La PLuma / Tlaxcala
La crítica de la izquierda radical
Una
buena parte de la izquierda radical latinoamericana ha tenido siempre
una visión crítica de los gobiernos progresistas. Pero esos gobiernos
eran muy populares, ganaban fácilmente en cualquier proceso electoral,
eran y son constantemente hostigados por las derechas endógenas y
constituyen un verdadero rompecabezas para los Estados Unidos.
En
tales condiciones, era difícil para estas izquierdas que continúan a
reclamarse revolucionarias, de expresar sus divergencias sin arriesgar
la acusación de hacerle el juego a los sectores conservadores y de
perder la simpatía en particular de los estratos más pobres de la
población.
El éxito de esos gobiernos se debe fundamentalmente a
la política de redistribución de la riqueza, por medio de programas
sociales. Es así como, las ayudas para la educación, la salud, la
protección social y la vivienda, entre otras, han contribuido
largamente a mejorar las condiciones de vida de las poblaciones más
necesitadas. Millones de personas han podido salir de la extrema
pobreza y, casi automáticamente se transformaron para esos gobiernos en
un sólido caudal electoral.

++++

Según el texto sobre la izquierda radical latinoamericana, ¿a qué se debe fundamentalmente el éxito de los gobiernos progresistas?

**Extractos del listado**

++++

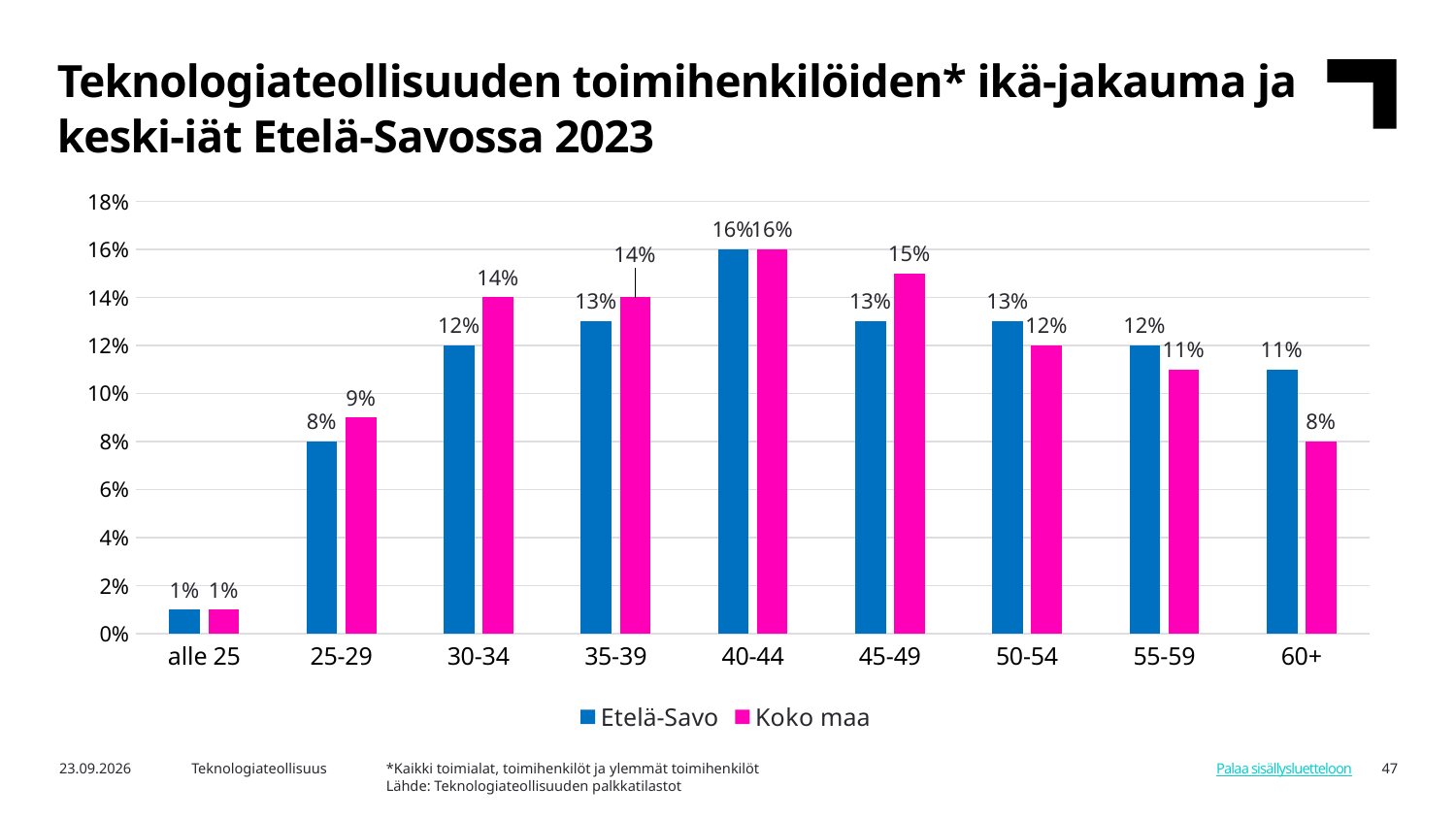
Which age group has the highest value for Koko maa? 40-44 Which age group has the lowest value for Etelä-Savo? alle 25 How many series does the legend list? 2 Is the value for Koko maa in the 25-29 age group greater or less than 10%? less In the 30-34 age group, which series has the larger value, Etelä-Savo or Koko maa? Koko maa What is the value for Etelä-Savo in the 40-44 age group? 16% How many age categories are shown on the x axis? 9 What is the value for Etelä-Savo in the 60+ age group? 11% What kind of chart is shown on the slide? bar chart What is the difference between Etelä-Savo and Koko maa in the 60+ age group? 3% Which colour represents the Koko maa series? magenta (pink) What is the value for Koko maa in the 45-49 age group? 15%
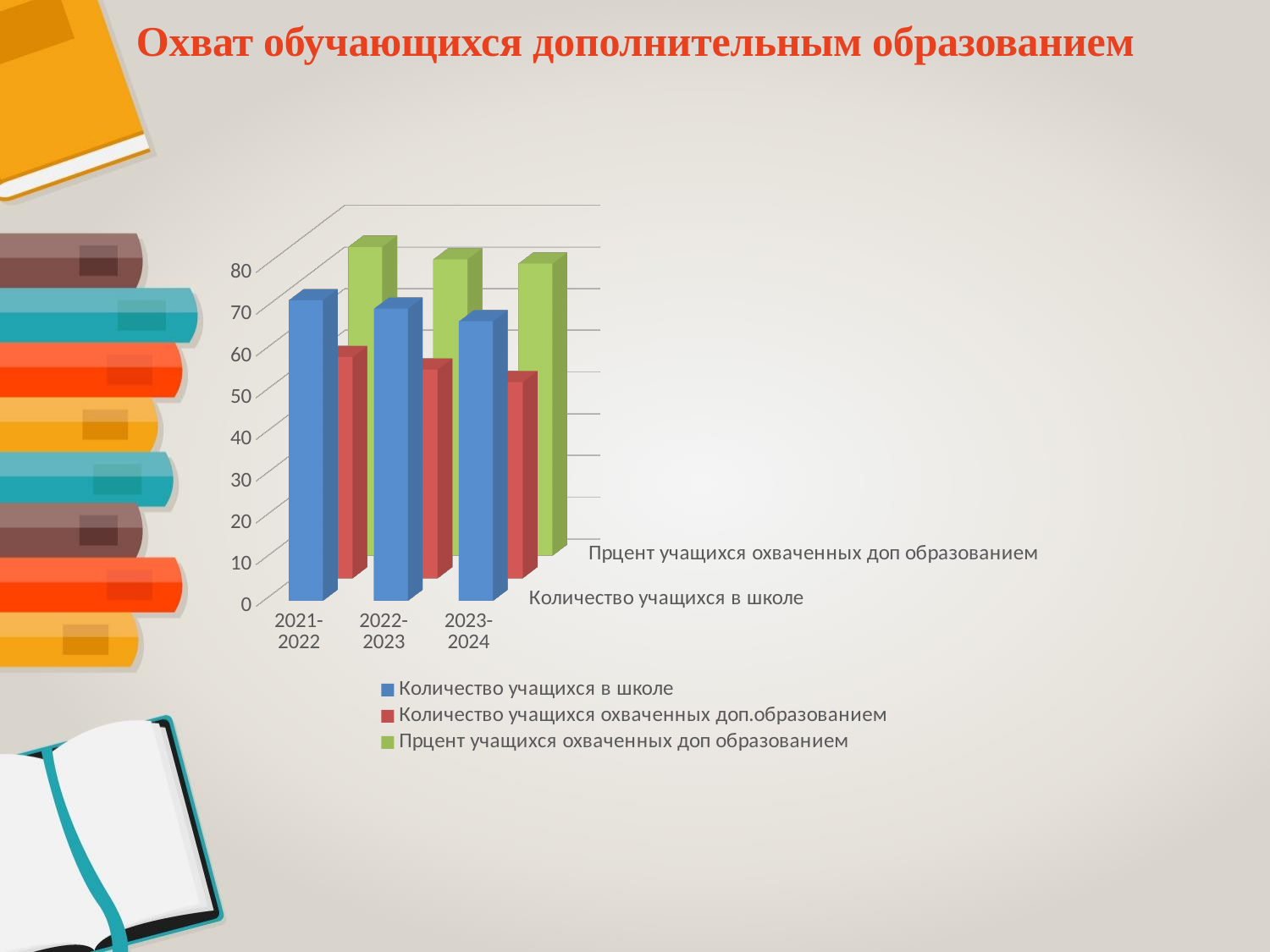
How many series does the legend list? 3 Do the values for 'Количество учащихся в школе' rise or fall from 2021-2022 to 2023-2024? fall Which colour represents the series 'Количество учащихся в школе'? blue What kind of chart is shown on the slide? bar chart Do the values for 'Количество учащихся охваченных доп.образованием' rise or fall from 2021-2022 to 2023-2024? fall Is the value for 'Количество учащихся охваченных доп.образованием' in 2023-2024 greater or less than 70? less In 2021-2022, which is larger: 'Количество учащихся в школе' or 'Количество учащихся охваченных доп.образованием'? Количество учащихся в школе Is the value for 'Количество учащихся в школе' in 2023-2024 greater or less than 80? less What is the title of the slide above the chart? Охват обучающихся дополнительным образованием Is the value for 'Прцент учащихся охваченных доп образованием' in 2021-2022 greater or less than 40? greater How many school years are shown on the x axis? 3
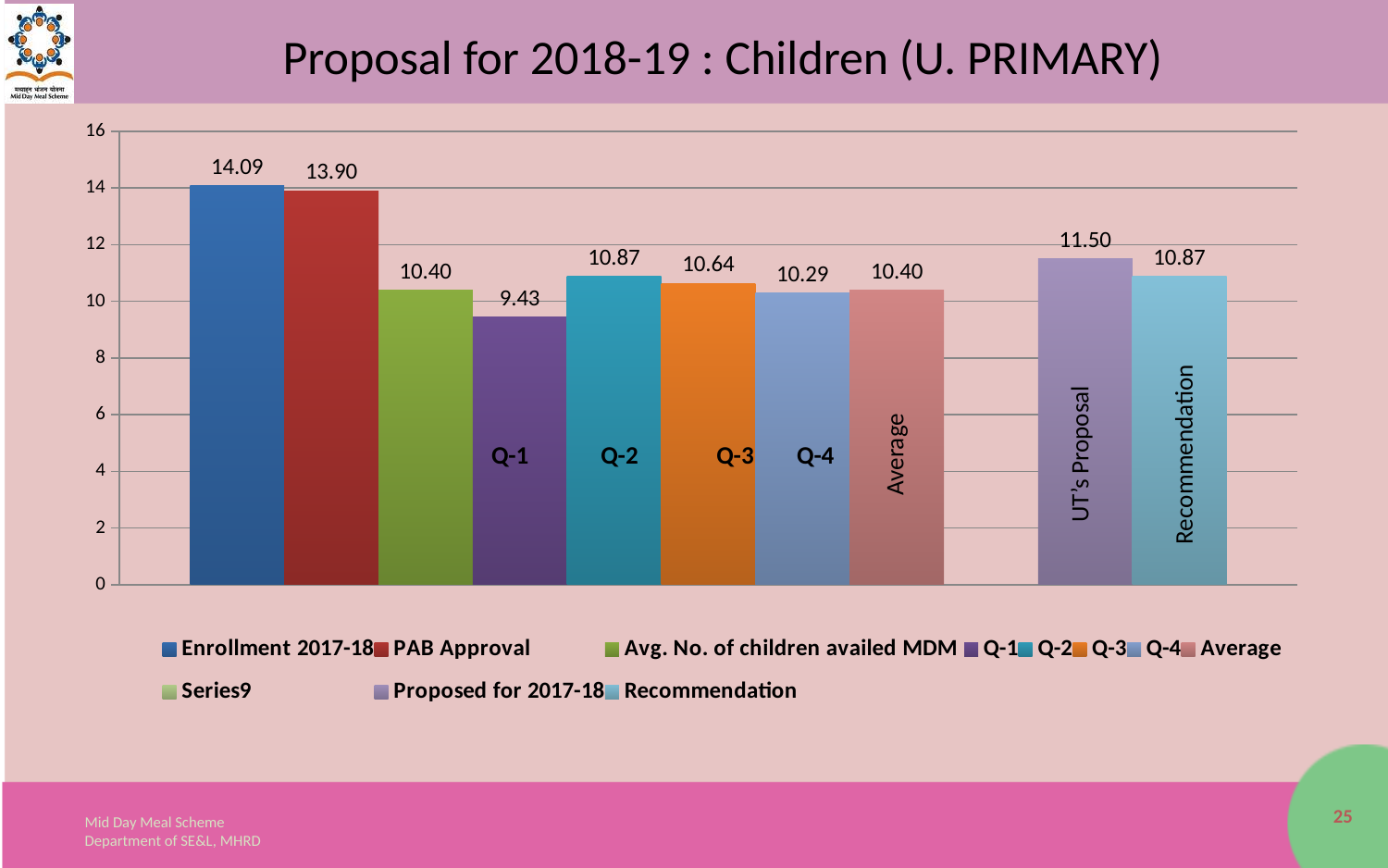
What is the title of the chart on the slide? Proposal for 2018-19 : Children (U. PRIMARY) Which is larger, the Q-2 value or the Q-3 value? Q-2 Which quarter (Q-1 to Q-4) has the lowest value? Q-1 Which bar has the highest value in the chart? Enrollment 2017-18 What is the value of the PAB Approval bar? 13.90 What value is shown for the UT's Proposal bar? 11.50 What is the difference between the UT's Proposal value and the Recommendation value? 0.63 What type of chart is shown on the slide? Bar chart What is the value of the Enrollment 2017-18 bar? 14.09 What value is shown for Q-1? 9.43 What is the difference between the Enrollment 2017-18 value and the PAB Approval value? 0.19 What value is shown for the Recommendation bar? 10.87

++++

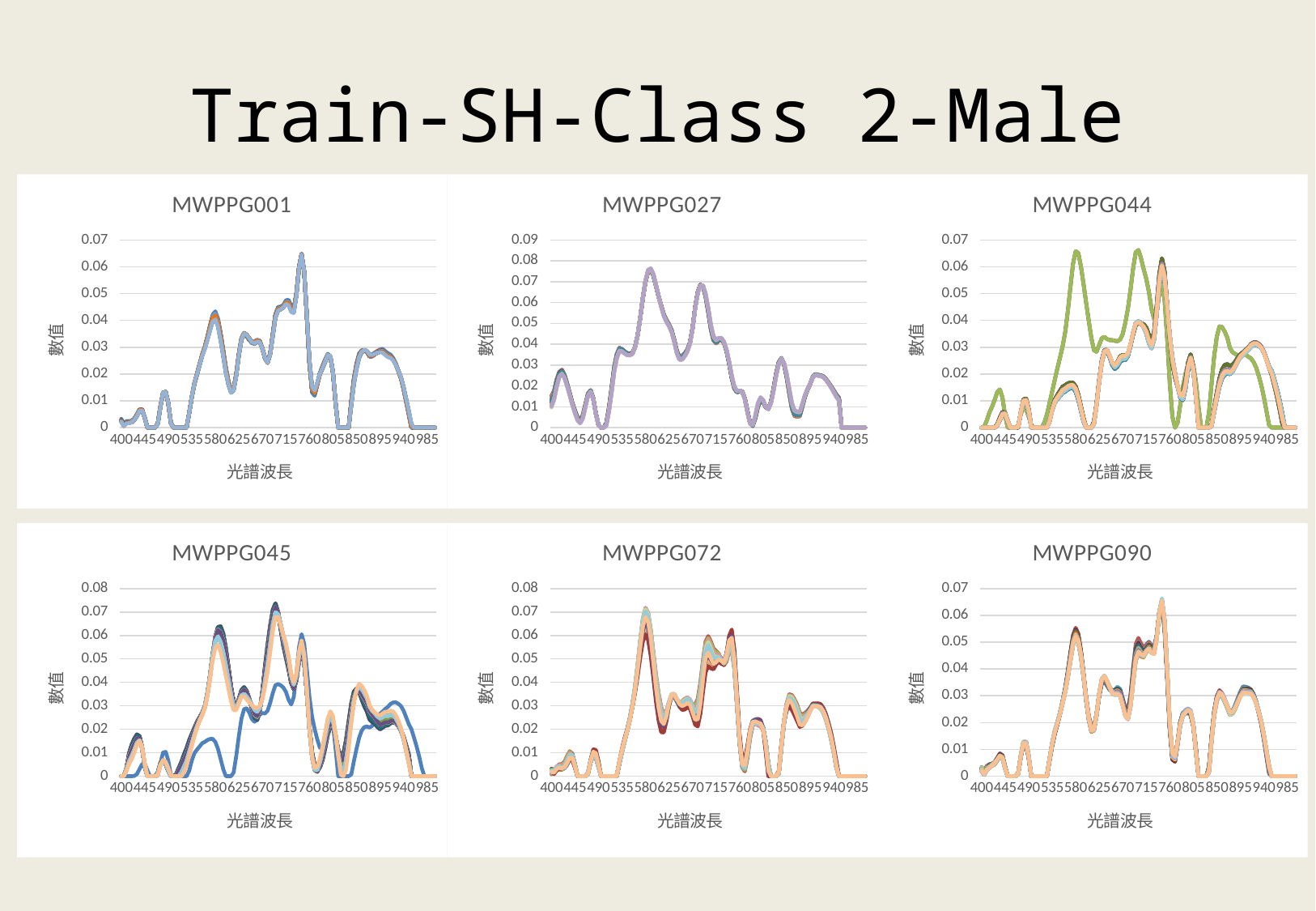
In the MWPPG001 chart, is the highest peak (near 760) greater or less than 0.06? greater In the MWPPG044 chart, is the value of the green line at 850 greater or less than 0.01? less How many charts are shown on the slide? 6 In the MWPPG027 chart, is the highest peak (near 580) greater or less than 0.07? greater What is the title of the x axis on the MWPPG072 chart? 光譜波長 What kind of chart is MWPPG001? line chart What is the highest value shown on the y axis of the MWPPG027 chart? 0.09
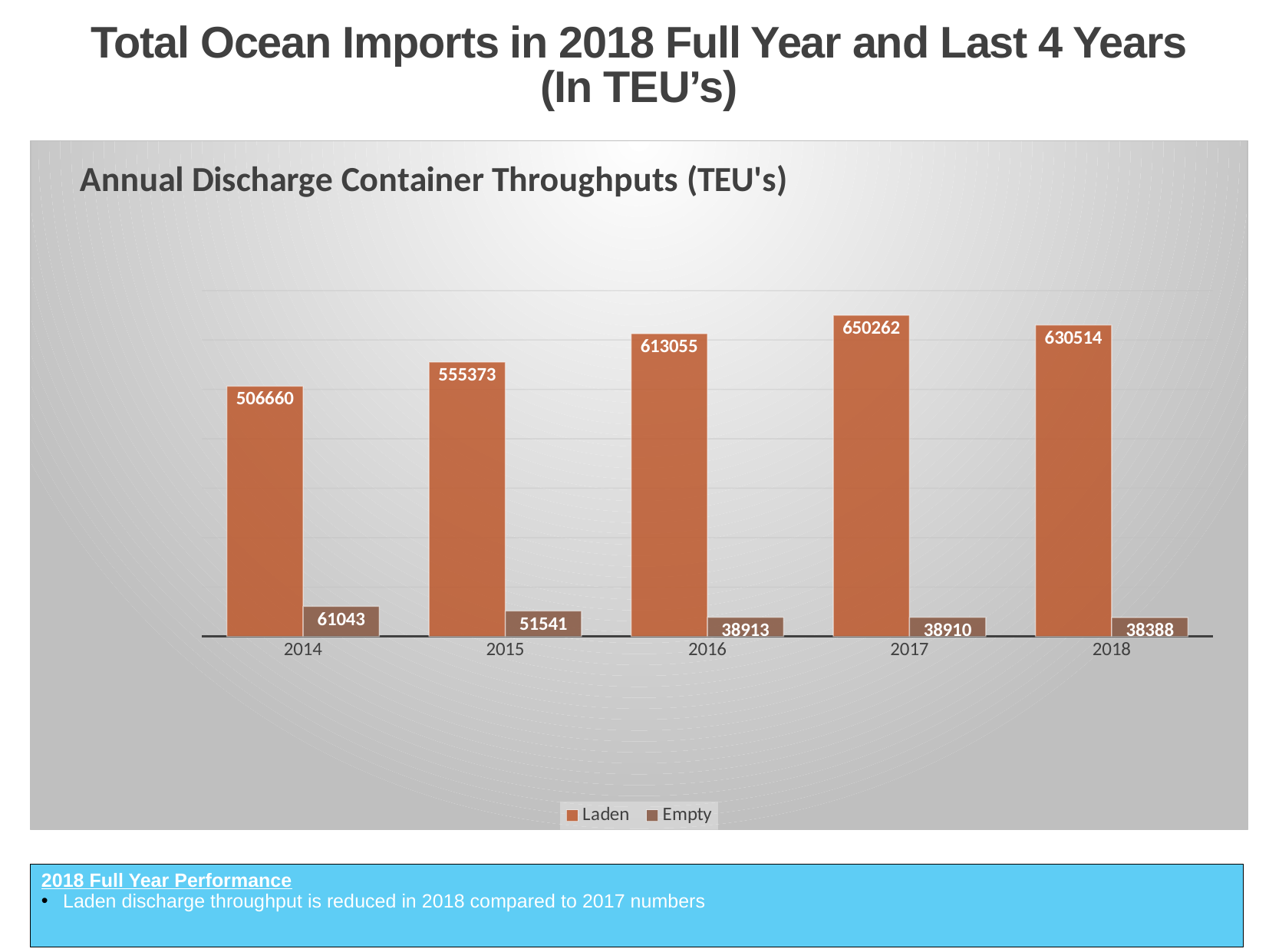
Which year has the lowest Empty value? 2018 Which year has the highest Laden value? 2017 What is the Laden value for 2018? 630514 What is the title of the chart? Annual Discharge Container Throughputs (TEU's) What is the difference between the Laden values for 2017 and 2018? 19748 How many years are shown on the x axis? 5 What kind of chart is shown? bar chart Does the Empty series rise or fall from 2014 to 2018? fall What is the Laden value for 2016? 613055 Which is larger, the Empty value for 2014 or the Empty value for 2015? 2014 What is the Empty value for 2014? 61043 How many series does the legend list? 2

++++

**Solución**
A la política de redistribución de la riqueza por medio de programas sociales.